Please set down all of the data below verbatim.

================

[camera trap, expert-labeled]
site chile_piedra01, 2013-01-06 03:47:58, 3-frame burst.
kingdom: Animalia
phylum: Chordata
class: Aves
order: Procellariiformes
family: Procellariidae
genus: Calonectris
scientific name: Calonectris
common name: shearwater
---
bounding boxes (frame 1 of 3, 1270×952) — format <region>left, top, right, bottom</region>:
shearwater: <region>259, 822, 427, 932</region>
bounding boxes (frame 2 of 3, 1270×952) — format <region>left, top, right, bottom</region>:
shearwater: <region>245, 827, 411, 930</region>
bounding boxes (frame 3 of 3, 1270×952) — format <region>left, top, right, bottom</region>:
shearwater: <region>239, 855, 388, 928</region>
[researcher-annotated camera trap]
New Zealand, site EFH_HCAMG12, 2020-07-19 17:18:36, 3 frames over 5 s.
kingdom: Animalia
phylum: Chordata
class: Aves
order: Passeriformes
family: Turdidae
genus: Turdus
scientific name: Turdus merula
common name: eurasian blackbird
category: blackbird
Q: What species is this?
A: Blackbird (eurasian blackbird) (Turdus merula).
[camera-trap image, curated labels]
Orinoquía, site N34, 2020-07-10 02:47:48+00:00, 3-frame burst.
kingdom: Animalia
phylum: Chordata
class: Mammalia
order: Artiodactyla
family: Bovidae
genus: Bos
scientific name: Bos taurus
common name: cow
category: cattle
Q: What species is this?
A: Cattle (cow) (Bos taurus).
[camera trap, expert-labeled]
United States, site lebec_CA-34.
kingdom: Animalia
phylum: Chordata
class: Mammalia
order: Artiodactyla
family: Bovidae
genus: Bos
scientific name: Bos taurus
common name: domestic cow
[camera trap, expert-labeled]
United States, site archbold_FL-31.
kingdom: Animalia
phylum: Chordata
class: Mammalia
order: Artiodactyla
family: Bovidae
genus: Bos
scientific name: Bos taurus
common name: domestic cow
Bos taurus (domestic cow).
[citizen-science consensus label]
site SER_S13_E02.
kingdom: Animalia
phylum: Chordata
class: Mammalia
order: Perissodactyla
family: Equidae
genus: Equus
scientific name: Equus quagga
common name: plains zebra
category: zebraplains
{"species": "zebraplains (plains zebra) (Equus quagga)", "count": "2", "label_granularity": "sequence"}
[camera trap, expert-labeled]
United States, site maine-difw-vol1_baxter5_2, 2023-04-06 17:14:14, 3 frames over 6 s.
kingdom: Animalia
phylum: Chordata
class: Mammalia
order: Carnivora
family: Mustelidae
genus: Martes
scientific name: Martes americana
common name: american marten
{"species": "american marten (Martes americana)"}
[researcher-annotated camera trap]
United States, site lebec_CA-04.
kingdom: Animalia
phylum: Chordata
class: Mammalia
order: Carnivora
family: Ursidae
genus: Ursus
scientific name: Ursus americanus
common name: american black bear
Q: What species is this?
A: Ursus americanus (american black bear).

================

Solution below:
[camera trap, expert-labeled]
site chile_piedra01, 2013-01-06 03:47:58, 3-frame burst.
kingdom: Animalia
phylum: Chordata
class: Aves
order: Procellariiformes
family: Procellariidae
genus: Calonectris
scientific name: Calonectris
common name: shearwater
---
bounding boxes (frame 1 of 3, 1270×952) — format <region>left, top, right, bottom</region>:
shearwater: <region>259, 822, 427, 932</region>
bounding boxes (frame 2 of 3, 1270×952) — format <region>left, top, right, bottom</region>:
shearwater: <region>245, 827, 411, 930</region>
bounding boxes (frame 3 of 3, 1270×952) — format <region>left, top, right, bottom</region>:
shearwater: <region>239, 855, 388, 928</region>
[researcher-annotated camera trap]
New Zealand, site EFH_HCAMG12, 2020-07-19 17:18:36, 3 frames over 5 s.
kingdom: Animalia
phylum: Chordata
class: Aves
order: Passeriformes
family: Turdidae
genus: Turdus
scientific name: Turdus merula
common name: eurasian blackbird
category: blackbird
Q: What species is this?
A: Blackbird (eurasian blackbird) (Turdus merula).
[camera-trap image, curated labels]
Orinoquía, site N34, 2020-07-10 02:47:48+00:00, 3-frame burst.
kingdom: Animalia
phylum: Chordata
class: Mammalia
order: Artiodactyla
family: Bovidae
genus: Bos
scientific name: Bos taurus
common name: cow
category: cattle
Q: What species is this?
A: Cattle (cow) (Bos taurus).
[camera trap, expert-labeled]
United States, site lebec_CA-34.
kingdom: Animalia
phylum: Chordata
class: Mammalia
order: Artiodactyla
family: Bovidae
genus: Bos
scientific name: Bos taurus
common name: domestic cow
[camera trap, expert-labeled]
United States, site archbold_FL-31.
kingdom: Animalia
phylum: Chordata
class: Mammalia
order: Artiodactyla
family: Bovidae
genus: Bos
scientific name: Bos taurus
common name: domestic cow
Bos taurus (domestic cow).
[citizen-science consensus label]
site SER_S13_E02.
kingdom: Animalia
phylum: Chordata
class: Mammalia
order: Perissodactyla
family: Equidae
genus: Equus
scientific name: Equus quagga
common name: plains zebra
category: zebraplains
{"species": "zebraplains (plains zebra) (Equus quagga)", "count": "2", "label_granularity": "sequence"}
[camera trap, expert-labeled]
United States, site maine-difw-vol1_baxter5_2, 2023-04-06 17:14:14, 3 frames over 6 s.
kingdom: Animalia
phylum: Chordata
class: Mammalia
order: Carnivora
family: Mustelidae
genus: Martes
scientific name: Martes americana
common name: american marten
{"species": "american marten (Martes americana)"}
[researcher-annotated camera trap]
United States, site lebec_CA-04.
kingdom: Animalia
phylum: Chordata
class: Mammalia
order: Carnivora
family: Ursidae
genus: Ursus
scientific name: Ursus americanus
common name: american black bear
Q: What species is this?
A: Ursus americanus (american black bear).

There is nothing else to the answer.